Deividas wrote:
OK, let assume that a query does return duplicate results. In that case what is the logic behind removing the TOP(10)? The query would return 10 results with duplicates, which could be exactly what I'm expecting so why is that bad in any way?
That's a discussion which has been held a couple of times, so I won't rehash it here
. Our framework from the beginning has been focusing on returning the data you are interested in. So if you do a Take(10) (or in our own api fetch 10 rows), you don't want 10 duplicate rows, but 10 rows. E.g. when you fetch customers with a filter on order, using a join with order, you get duplicate rows. Fetching the customer entities will filter out duplicates. This is done across the board, so also for projections.
The same thing is true for paging. If you page from 1 page to the other, you want actual data, not the same page with duplicate rows. As paging on the server side requires that the set which is paged has unique rows (otherwise it doesn't work), the query has to make sure there are unique rows. This requires Distinct.

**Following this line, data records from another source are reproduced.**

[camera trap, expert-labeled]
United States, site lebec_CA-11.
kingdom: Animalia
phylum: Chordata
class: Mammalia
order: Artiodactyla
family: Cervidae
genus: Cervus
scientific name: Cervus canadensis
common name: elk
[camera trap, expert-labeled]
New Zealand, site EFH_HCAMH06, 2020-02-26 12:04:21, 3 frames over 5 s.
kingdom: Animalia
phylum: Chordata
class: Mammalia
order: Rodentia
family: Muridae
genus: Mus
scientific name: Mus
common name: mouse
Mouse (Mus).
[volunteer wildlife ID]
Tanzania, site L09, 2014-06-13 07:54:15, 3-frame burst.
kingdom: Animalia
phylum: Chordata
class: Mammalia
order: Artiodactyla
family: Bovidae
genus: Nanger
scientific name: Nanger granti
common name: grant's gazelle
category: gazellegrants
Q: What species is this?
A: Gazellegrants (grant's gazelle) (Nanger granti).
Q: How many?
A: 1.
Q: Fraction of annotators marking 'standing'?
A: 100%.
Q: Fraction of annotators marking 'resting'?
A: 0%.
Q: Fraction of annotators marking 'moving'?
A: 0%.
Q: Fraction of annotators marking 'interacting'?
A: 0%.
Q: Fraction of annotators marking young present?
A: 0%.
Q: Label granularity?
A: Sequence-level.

This means that to do a server side limit, it has to be sure there are no duplicate rows. If distinct hasn't been specified (which is the case in a Linq query for example), and joins are in the query, it can't guarantee that the set has unique rows, so it will switch to client-side limiting and distinct filtering. Specifying Distinct() makes this work. Client-side filtering/limiting uses the datareader to filter/limit rows, and fetches 1 row at a time from the datareader, so it doesn't fetch the complete set.
Your query could result in duplicates:
select customerid from customers join orders on customers.customerid = orders.customerid
gives duplicate customerids, because the join is a 1:n.
This behavior is in our framework for many years and therefore we can't (and actually we won't) change it. We wont change it because it's consistent with the entity fetch logic we have.
However, as some of you want to get duplicate rows with a take, page (I really have no idea why on earth one wants that, but alas... ), we'll add a feature to 3.1 which allows you to define the behavior of distinct in limited projections (like Take(), paging). In practice this won't be something you'd need however, as the data will be used somewhere and if you have to deal with duplicate rows (which have no meaning. If you want to count things, run a groupby with count), this always leads to unwanted behavior: the duplicate data has no meaning, it's the same as the other data already read.